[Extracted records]
┌────────

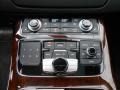 Black Controls Photo for 2011 Audi A8 #77807339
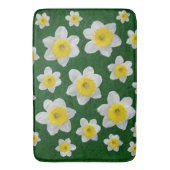 Tapis De Bain Daffodiques de printemps (devant Vertical)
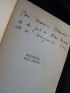 DURAS : Hiroshima mon amour - Signed book, First edition - Edition-Originale.com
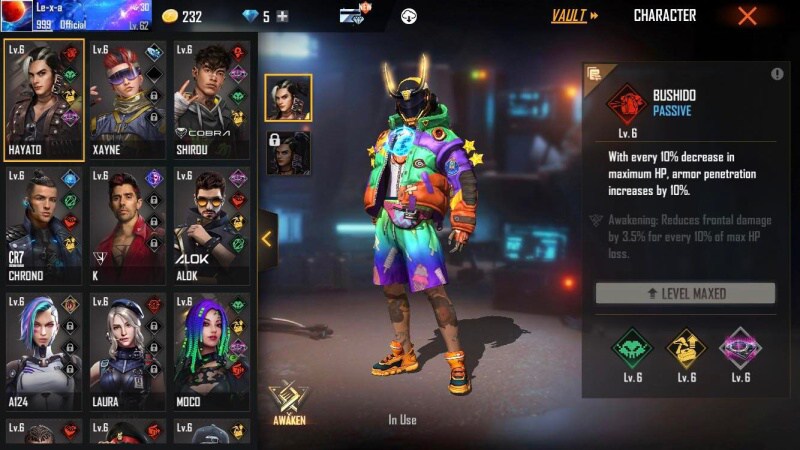 Garena Free Fire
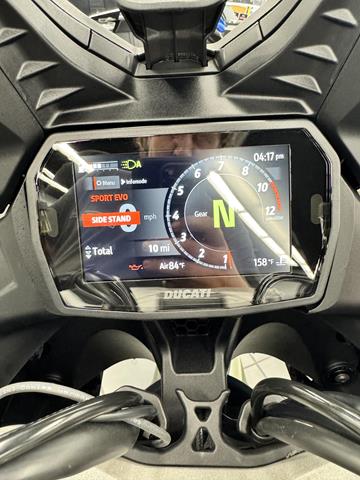 2025 Ducati Multistrada V2 S in Fort Myers, Florida - Photo 2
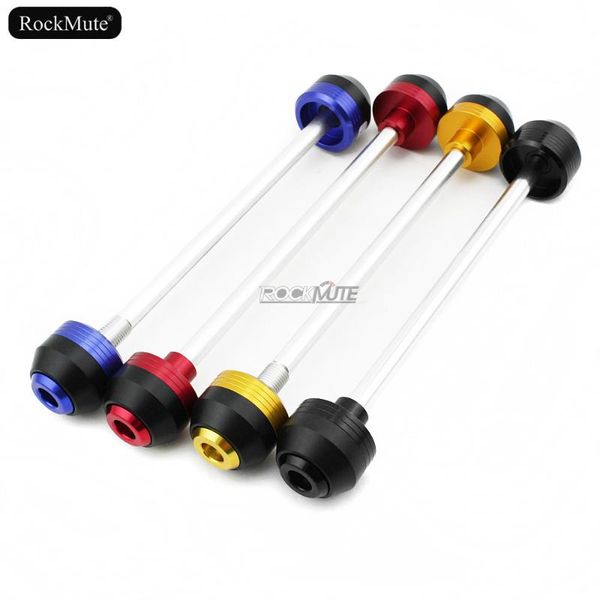 

parts motorcycle front axle fork wheel protector for f800r 2021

└────────

- [Work instructions] In the copy, leave out the pictures and restate the records exactly.

- [Solution for this exercise]
 Black Controls Photo for 2011 Audi A8 #77807339
 Tapis De Bain Daffodiques de printemps (devant Vertical)
 DURAS : Hiroshima mon amour - Signed book, First edition - Edition-Originale.com
 Garena Free Fire
 2025 Ducati Multistrada V2 S in Fort Myers, Florida - Photo 2

parts motorcycle front axle fork wheel protector for f800r 2021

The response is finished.